## PROBLEM DETAILS:
The goal here is an exact copy of the entries below, without their pictures.
- - -
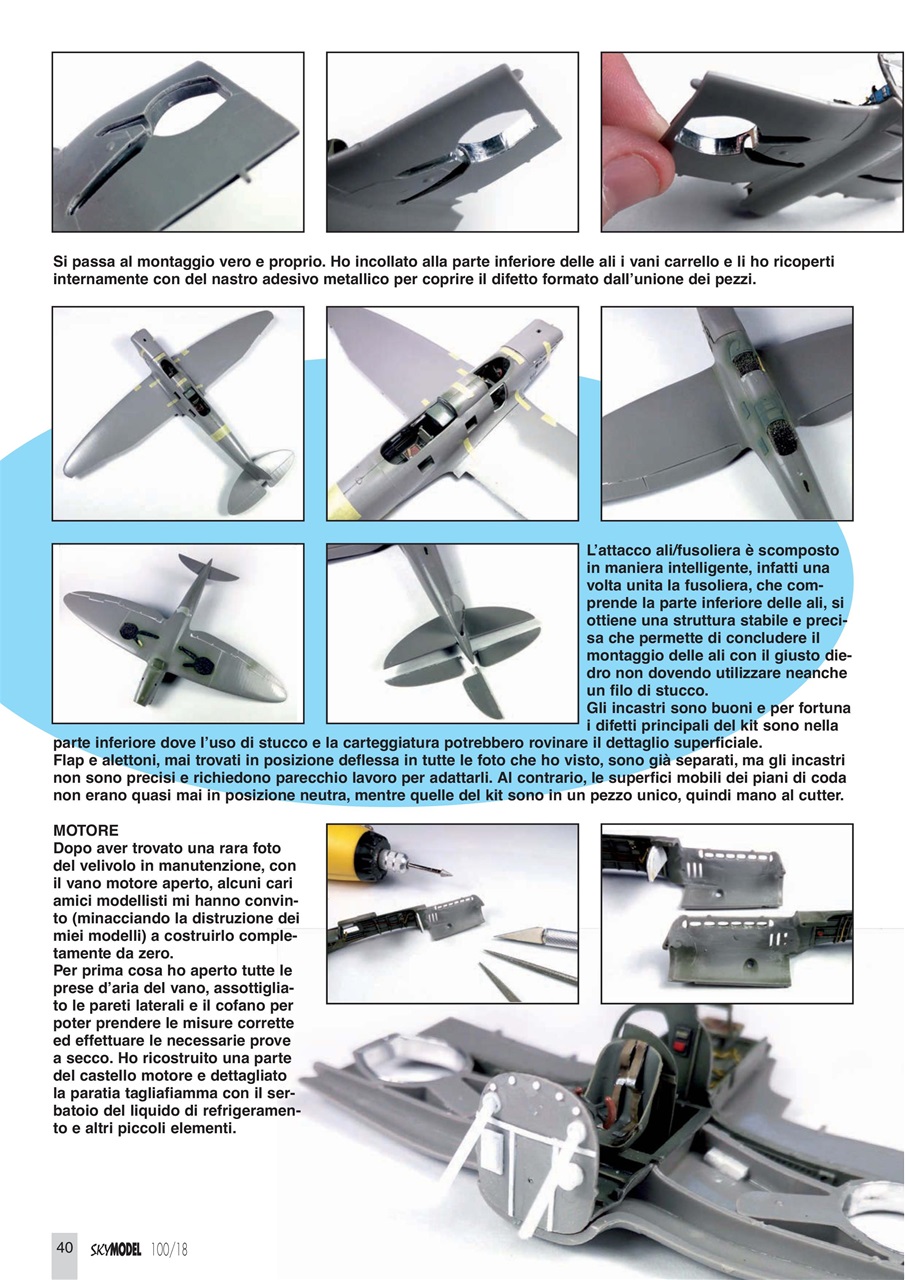 Si passa al montaggio vero e proprio. Ho incollato alla parte inferiore delle ali i vani carrello e li ho ricoperti internamente con del nastro adesivo metallico per coprire il difetto formato dall'unione dei pezzi.

L'attacco ali/fusoliera è scomposto in maniera intelligente, infatti una volta unita la fusoliera, che comprende la parte inferiore delle ali, si ottiene una struttura stabile e precisa che permette di concludere il montaggio delle ali con il giusto diedro non dovendo utilizzare neanche un filo di stucco.
Gli incastri sono buoni e per fortuna i difetti principali del kit sono nella parte inferiore dove l'uso di stucco e la carteggiatura potrebbero rovinare il dettaglio superficiale.
Flap e alettoni, mai trovati in posizione deflessa in tutte le foto che ho visto, sono già separati, ma gli incastri non sono precisi e richiedono parecchio lavoro per adattarli. Al contrario, le superfici mobili dei piani di coda non erano quasi mai in posizione neutra, mentre quelle del kit sono in un pezzo unico, quindi mano al cutter.

MOTORE
Dopo aver trovato una rara foto del velivolo in manutenzione, con il vano motore aperto, alcuni cari amici modellisti mi hanno convinto (minacciando la distruzione dei miei modelli) a costruirlo completamente da zero.
Per prima cosa ho aperto tutte le prese d'aria del vano, assottigliato le pareti laterali e il cofano per poter prendere le misure corrette ed effettuare le necessarie prove a secco. Ho ricostruito una parte del castello motore e dettagliato la paratia tagliafiamma con il serbatoio del liquido di refrigeramento e altri piccoli elementi.

40 SKYMODEL 100/18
- - -
## YOUR RESPONSE:
 Si passa al montaggio vero e proprio. Ho incollato alla parte inferiore delle ali i vani carrello e li ho ricoperti internamente con del nastro adesivo metallico per coprire il difetto formato dall'unione dei pezzi.

L'attacco ali/fusoliera è scomposto in maniera intelligente, infatti una volta unita la fusoliera, che comprende la parte inferiore delle ali, si ottiene una struttura stabile e precisa che permette di concludere il montaggio delle ali con il giusto diedro non dovendo utilizzare neanche un filo di stucco.
Gli incastri sono buoni e per fortuna i difetti principali del kit sono nella parte inferiore dove l'uso di stucco e la carteggiatura potrebbero rovinare il dettaglio superficiale.
Flap e alettoni, mai trovati in posizione deflessa in tutte le foto che ho visto, sono già separati, ma gli incastri non sono precisi e richiedono parecchio lavoro per adattarli. Al contrario, le superfici mobili dei piani di coda non erano quasi mai in posizione neutra, mentre quelle del kit sono in un pezzo unico, quindi mano al cutter.

MOTORE
Dopo aver trovato una rara foto del velivolo in manutenzione, con il vano motore aperto, alcuni cari amici modellisti mi hanno convinto (minacciando la distruzione dei miei modelli) a costruirlo completamente da zero.
Per prima cosa ho aperto tutte le prese d'aria del vano, assottigliato le pareti laterali e il cofano per poter prendere le misure corrette ed effettuare le necessarie prove a secco. Ho ricostruito una parte del castello motore e dettagliato la paratia tagliafiamma con il serbatoio del liquido di refrigeramento e altri piccoli elementi.

40 SKYMODEL 100/18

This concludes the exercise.